▶ **引用原文**:
━━━━━━━━━━━━━━━━━━━━━━━━━━━━━━

F. Kobolds and Catacombs

题目：https://codeforces.com/gym/103202/problem/F

Kobolds are rat-like, candle-loving cave folk, digging deep beneath the surface for millennia. Today, they gather together in a queue to explore yet another tunnel in their catacombs!

But just before the glorious movement initiates, they have to arrange themselves in non-descending heights. The shortest is always the leader digging small holes, and the followers swelling it.

The kobolds are hyperactive; they like to move here and there. To make the arrangement easier, they decide to group themselves into consecutive groups first, then reorder in each group.

What’s the maximum number of consecutive groups they can be partitioned into, such that after reordering the kobolds in each group in non-descending order, the entire queue is non-descending?

For example, given a queue of kobolds of heights [1, 3, 2, 7, 4], we can group them into three consecutive groups ([1] [3, 2] [7, 4]), such that after reordering each group, the entire queue can be non-descending.

Input
The first line of the input contains a single integer n (1≤n≤106), denoting the number of kobolds.

The second line contains n integers a1,a2,…,an (1≤ai≤109), representing the heights of the kobolds in the queue.

Output
Print a single integer, denoting the maximum number of groups.

Example
input
5
1 3 2 7 4

output
3

题目意思：
给你一组数据，划分区间组，然后对每个区间排序，最后连接起来是递增的，让你求最大能划分多少组

//我个菜鸡卡半年。。

AC代码：

#include <iostream>
#include <algorithm>
using namespace std;

int a[1000100]; //储存原来的数据
int b[1000100]; //储存排序后的数据

int main() {

	int n;
	scanf("%d",&n);  //数据个数


	for (int i = 0; i < n; i++)	//输入
		scanf("%d",a+i),b[i] = a[i];
	
	sort(b, b + n);

	int ans = 0; //结果
	
	//用于查找区间 
	long long sum1 = 0; 
	long long sum2 = 0;
	
	for (int i = 0; i < n; i++) { //遍历

		sum1 += a[i];  
		sum2 += b[i];

		if (sum1 == sum2) ans++; //根据未排序每个数的和，已排序每个数的和是否相等来确定划分的区间 
		
	}

	cout << ans;

	return 0;
}

━━━━━━━━━━━━━━━━━━━━━━━━━━━━━━

▶ **数据集内容**:
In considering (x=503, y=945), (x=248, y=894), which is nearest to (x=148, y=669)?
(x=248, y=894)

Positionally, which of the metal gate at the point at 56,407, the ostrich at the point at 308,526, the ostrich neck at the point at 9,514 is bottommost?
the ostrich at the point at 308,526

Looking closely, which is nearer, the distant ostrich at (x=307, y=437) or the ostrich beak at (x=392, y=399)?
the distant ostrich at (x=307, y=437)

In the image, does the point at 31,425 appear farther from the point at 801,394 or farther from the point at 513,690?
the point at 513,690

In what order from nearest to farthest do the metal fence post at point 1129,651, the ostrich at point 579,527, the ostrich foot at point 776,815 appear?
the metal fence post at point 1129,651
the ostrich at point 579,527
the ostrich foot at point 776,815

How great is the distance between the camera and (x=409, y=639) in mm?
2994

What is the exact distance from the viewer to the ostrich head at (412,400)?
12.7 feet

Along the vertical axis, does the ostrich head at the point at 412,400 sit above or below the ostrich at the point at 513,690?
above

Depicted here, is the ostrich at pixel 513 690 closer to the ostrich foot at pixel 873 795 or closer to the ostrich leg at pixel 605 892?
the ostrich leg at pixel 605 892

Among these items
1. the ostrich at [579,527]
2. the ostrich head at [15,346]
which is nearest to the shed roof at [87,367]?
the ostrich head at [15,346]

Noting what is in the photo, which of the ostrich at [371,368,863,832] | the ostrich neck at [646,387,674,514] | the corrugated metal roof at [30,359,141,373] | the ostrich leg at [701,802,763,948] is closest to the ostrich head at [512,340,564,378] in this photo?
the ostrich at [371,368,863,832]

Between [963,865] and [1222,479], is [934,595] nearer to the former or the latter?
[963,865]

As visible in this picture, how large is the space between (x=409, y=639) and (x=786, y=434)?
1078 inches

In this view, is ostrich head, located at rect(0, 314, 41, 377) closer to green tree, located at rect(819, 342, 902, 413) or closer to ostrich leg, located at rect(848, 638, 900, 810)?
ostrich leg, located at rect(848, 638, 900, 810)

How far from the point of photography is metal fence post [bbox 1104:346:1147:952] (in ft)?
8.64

━━━━━━━━━━━━━━━━━━━━━━━━━━━━━━

▶ **任务指令**: 按出现顺序列出原文 AC代码中所有以“//”开头的注释文字，每条一行，不写“//”。

▶ **参考解答**:
储存原来的数据
储存排序后的数据
数据个数
输入
结果
用于查找区间
遍历
根据未排序每个数的和，已排序每个数的和是否相等来确定划分的区间